# Have you ever heard of non steroidal nerve block injections?



## Ina (Feb 23, 2016)

I have been doing as much as I can while trying to stay out of my wheelchair.  The pain in my spine is getting unbearable, and the loss of movement in my arms and legs is happening more frequently. Since an operation is not an option for me, my doctor is wanting to try something called Nerve Block, so I wanted to check it out and ask those of you that know something about it. So please let me know what you think, or what you might of experienced concerning this treatment.  This is what I found out concerning nerve blocks.

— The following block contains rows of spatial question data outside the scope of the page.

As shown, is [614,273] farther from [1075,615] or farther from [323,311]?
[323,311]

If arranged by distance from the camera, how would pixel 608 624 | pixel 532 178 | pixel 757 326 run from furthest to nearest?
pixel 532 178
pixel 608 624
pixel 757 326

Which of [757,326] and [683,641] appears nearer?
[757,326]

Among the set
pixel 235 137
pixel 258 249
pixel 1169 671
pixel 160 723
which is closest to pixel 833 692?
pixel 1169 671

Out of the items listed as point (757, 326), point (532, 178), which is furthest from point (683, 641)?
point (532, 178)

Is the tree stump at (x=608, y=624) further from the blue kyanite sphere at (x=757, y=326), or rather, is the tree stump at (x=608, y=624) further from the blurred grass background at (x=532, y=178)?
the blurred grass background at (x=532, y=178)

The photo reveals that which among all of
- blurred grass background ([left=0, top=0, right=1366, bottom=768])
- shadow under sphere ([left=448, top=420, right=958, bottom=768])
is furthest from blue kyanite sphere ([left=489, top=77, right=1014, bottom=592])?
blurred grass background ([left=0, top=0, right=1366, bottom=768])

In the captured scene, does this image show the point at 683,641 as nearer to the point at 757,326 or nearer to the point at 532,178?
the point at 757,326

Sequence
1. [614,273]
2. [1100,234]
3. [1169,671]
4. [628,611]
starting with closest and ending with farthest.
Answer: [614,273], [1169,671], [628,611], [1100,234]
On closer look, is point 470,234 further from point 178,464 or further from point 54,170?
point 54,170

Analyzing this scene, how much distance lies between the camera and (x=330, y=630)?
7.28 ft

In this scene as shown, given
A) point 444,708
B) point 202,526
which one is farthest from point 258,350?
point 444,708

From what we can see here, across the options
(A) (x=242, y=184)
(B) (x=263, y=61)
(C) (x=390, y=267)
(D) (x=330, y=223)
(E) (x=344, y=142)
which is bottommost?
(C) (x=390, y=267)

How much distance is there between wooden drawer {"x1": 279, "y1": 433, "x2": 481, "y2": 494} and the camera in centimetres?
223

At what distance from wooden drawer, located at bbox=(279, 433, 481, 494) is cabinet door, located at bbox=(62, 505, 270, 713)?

I need to let the doctor know something by March 2nd. So any information you might be able to provide me will be greatly appreciated. Here is what I have found.


----------



## AprilT (Feb 23, 2016)

I've posted several times on here about having the facet joint blocks to no avail.  I've posted videos of the procedures of what they did, I had them in my back on several occasions.  But it's a very individual thing as to what works for one person and not another.  I believe someone else on the site mentioned having them done a time or two as well.  It had been suggested I get them again, I felt is was pointless as well as having the another epidural injection procedure repeated, which I'm sure contributed to the reason I can no longer sleep horizontally.  For the last two years now, I've only been able sleep in a recliner chair in order to avoid even more excruciating pains which shoot up and down my legs when I sleep stretched out.


----------



## FazeFour (Feb 23, 2016)

Due to a number of spinal maladies, I had the injections in my lumbar spine. For me, the results were miraculous - back pain immediately reduced about 75%-80%, and the results improved a month later! Also reduced my neck pain by about 50%, which tells me that a lot of that pain was tension and musculo-skeletal compensation. The weakness in my arms and hands also improved about 30%-40%...not much, but enough to get me back to gardening.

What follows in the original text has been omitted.